The real problem though is that I have no idea what I want to do with my life. I have all the options in the world open to me and I actually have the money to do whatever I want to do. I could walk out of this job tomorrow if I wanted to no problem! I am not saying that 400k is enough to retire on indefinitely, but it’s definitely enough to go do sth else or take a break or whatever. And in all honesty, if I had the faintest idea of what I want to do, I would go do it right this very moment. The problem is I don’t. I mean, I am not some boring person with no hobbies, of course I have interests, but I really want to find another “career” or something else that I want to do.
Has anyone found themselves in a vaguely similar situation before? What did you end up doing? Any inspirational advice?
My game plan for now is to stick with my job until end of 2014 by which time I should have 500-550k saved.
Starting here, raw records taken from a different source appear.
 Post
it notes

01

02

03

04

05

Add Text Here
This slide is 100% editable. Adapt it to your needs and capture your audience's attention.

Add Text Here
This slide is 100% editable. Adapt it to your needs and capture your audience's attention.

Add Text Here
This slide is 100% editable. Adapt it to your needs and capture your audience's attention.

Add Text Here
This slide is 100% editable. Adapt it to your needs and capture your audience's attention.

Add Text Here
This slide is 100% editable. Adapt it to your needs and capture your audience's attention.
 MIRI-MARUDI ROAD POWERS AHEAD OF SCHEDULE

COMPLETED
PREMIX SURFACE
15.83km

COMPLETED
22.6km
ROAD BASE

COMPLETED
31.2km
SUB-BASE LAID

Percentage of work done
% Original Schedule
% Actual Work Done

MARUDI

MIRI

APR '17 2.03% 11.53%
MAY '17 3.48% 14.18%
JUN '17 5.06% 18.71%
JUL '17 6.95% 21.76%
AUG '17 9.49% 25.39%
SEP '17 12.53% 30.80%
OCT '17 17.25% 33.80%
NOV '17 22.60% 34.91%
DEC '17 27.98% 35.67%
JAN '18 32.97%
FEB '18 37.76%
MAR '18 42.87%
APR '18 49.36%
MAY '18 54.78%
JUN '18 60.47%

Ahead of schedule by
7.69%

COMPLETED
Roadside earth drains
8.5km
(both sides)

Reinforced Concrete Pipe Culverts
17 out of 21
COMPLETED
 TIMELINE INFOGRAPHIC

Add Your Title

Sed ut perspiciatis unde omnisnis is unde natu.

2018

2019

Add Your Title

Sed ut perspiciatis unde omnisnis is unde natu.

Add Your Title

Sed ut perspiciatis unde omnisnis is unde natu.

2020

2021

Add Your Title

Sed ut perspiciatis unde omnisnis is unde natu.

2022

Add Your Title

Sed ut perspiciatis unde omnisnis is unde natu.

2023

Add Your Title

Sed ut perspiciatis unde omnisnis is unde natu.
The reason I don’t quit my job right now is because I just started a few months ago in this position and I am firmly opposed to quitting anything before you have tried it for at least a full year and I actually do like this job generally despite my lack of motivation. I plan to take 2015 off, first to go on a world trip for 6 months (which is sth that I have dreamed about for years) and then I will budget another 6 months for job searching or trying out different things in the hope of finding what I really want to do with my life. What do you think? Good plan? Bad plan? My biggest worry is that even after taking a year off I might not know what I want and just waste away the days/months/years….maybe not quite realistic to think that, but I do. Has anyone here ever taken a year off (without knowing what comes after that)? How did that turn out?
For those of you who are FI or retired early, how did you find/know what you really wanted to do? Did you always know it? Do you ever feel like you are not exploring your full potential? I feel like I need to do sth meaningful and impactful with my life, even if I had $100mn in the bank, I wouldn’t just move to a nice house in the country and live a life of leisure until I drop dead…I feel like life needs to have more meaning than that, like I need to make a bigger contribution to the world. Does anyone here feel like this? Ever gone through this in their lives, especially those who chose to retire early?